Spatial question records:
--------------------
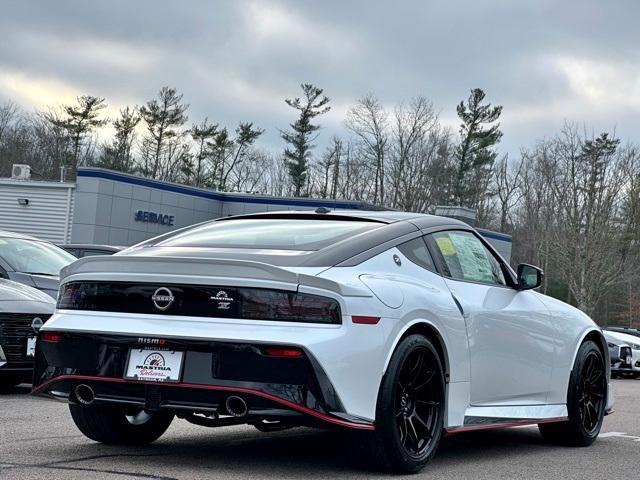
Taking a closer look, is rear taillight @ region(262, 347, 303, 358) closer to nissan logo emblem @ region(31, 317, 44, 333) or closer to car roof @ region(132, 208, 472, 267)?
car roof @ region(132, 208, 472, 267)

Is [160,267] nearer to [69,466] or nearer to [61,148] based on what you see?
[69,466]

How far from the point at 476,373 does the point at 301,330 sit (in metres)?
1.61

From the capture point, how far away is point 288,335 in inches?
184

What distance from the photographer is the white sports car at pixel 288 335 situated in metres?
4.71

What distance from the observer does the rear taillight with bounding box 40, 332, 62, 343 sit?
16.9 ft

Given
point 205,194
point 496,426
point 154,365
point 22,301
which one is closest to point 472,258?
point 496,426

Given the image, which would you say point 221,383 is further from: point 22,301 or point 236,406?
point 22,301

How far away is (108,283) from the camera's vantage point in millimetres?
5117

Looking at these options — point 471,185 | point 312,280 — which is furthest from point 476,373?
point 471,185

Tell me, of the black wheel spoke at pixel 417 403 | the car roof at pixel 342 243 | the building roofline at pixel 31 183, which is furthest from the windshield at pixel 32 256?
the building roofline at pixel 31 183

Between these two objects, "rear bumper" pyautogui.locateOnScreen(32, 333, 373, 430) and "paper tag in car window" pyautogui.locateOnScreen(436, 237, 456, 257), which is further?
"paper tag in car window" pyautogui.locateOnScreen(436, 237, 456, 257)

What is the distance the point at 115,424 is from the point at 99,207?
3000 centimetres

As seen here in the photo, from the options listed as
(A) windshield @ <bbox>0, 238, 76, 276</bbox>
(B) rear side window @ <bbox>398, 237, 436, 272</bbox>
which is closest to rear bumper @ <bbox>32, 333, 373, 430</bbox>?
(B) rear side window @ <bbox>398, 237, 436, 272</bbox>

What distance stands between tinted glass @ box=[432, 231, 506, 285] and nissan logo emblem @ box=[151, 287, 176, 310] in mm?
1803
--------------------
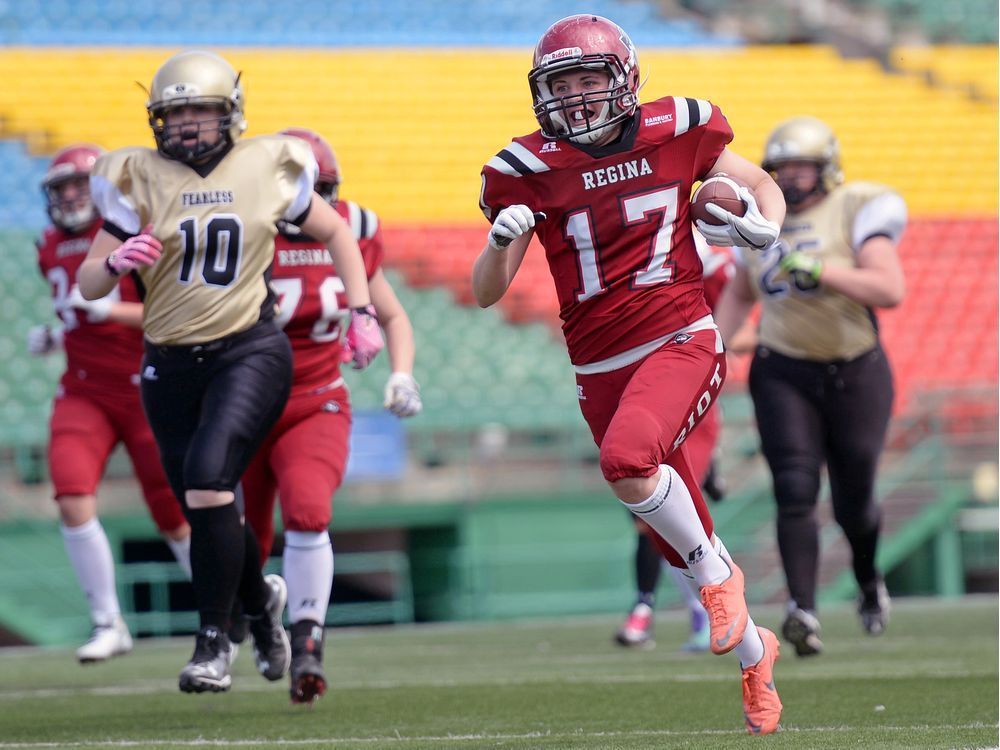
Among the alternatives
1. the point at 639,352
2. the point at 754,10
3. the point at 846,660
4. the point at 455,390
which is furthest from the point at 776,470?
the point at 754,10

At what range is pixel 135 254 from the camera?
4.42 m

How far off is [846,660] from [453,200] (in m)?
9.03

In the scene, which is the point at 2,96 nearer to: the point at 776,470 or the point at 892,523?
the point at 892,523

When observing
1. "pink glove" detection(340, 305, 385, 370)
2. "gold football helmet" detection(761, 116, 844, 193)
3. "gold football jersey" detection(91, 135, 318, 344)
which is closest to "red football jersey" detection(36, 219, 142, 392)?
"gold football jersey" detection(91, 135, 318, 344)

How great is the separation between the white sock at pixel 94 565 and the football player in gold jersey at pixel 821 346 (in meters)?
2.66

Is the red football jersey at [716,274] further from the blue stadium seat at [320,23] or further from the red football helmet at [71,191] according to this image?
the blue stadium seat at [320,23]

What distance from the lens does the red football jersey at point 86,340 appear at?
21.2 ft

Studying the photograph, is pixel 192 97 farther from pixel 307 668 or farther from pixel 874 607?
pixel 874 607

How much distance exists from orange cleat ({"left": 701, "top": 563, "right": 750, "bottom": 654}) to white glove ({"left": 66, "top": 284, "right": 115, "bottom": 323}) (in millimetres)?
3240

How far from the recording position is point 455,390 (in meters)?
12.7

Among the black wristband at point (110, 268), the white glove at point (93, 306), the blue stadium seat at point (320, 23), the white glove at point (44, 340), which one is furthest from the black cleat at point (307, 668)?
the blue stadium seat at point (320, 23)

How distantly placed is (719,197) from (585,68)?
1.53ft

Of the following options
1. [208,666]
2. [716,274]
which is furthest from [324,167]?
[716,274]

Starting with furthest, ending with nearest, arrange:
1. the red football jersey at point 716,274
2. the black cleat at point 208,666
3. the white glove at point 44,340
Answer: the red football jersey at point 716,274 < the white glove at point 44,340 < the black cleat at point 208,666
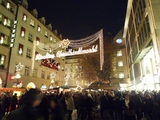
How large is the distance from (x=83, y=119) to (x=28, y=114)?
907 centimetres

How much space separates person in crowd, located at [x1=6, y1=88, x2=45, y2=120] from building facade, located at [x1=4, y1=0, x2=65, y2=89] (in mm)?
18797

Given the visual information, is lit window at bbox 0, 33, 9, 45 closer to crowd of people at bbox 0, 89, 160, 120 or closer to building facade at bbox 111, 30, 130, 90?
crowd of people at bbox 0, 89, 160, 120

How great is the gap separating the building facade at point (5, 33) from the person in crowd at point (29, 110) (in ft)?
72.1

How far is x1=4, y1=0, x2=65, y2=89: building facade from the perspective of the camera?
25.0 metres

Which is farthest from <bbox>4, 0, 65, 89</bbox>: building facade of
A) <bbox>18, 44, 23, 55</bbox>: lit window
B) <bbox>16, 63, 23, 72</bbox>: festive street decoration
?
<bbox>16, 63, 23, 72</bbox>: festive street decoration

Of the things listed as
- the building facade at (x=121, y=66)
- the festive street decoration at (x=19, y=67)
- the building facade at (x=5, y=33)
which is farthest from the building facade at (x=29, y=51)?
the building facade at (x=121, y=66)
--------------------
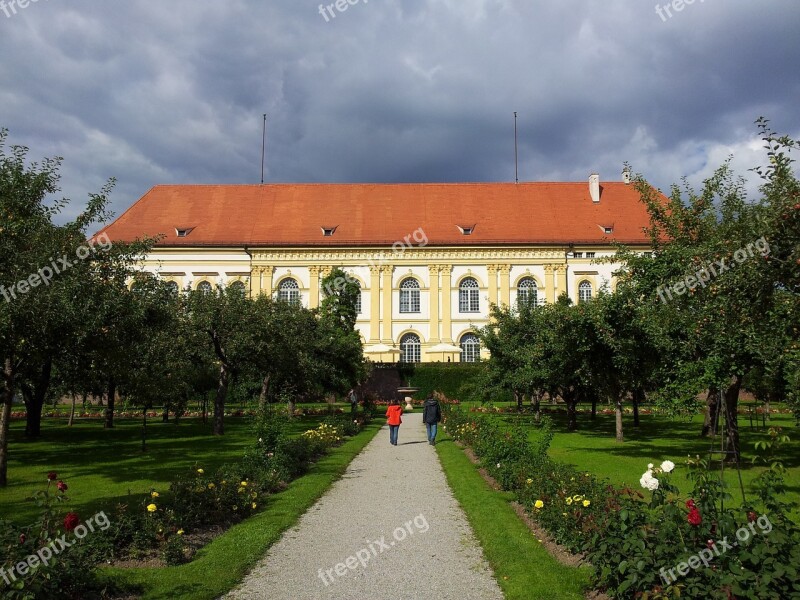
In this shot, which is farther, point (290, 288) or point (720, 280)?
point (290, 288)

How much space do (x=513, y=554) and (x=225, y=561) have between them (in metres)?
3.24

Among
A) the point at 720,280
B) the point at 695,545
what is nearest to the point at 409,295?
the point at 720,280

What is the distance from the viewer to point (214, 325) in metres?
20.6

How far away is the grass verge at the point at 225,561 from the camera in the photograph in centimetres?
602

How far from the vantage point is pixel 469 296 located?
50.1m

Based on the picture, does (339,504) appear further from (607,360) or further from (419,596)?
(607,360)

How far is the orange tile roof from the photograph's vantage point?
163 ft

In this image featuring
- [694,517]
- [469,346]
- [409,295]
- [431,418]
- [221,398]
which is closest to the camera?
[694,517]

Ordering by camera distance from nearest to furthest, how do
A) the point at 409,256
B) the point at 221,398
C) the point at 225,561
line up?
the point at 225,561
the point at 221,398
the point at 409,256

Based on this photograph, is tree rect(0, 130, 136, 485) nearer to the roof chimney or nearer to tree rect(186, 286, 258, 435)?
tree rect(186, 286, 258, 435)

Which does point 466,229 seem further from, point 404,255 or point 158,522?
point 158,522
--------------------
Request:
Return the lines of the records unchanged, starting at the line that contains "Is [160,267] nearer" and ending at the line that contains "3000 centimetres", with both of those lines included.

Reply:
Is [160,267] nearer to [69,466] or nearer to [61,148] based on what you see?
[69,466]

How far from the point at 476,373 does the point at 301,330 sit (in metres)?
1.61

From the capture point, how far away is point 288,335 in inches?
184

What distance from the photographer is the white sports car at pixel 288 335 situated in metres?
4.71

What distance from the observer does the rear taillight with bounding box 40, 332, 62, 343 sit?
16.9 ft

Given
point 205,194
point 496,426
point 154,365
point 22,301
which one is closest to point 472,258?
point 496,426

Given the image, which would you say point 221,383 is further from: point 22,301 or point 236,406?
point 22,301

How far away is (108,283) from the camera's vantage point in millimetres?
5117

Looking at these options — point 471,185 | point 312,280 — which is furthest from point 476,373?
point 471,185

Tell me, of the black wheel spoke at pixel 417 403 | the car roof at pixel 342 243 | the building roofline at pixel 31 183, which is furthest from the windshield at pixel 32 256?
the building roofline at pixel 31 183

Between these two objects, "rear bumper" pyautogui.locateOnScreen(32, 333, 373, 430) and "paper tag in car window" pyautogui.locateOnScreen(436, 237, 456, 257), which is further?
"paper tag in car window" pyautogui.locateOnScreen(436, 237, 456, 257)

What is the distance the point at 115,424 is from the point at 99,207?
3000 centimetres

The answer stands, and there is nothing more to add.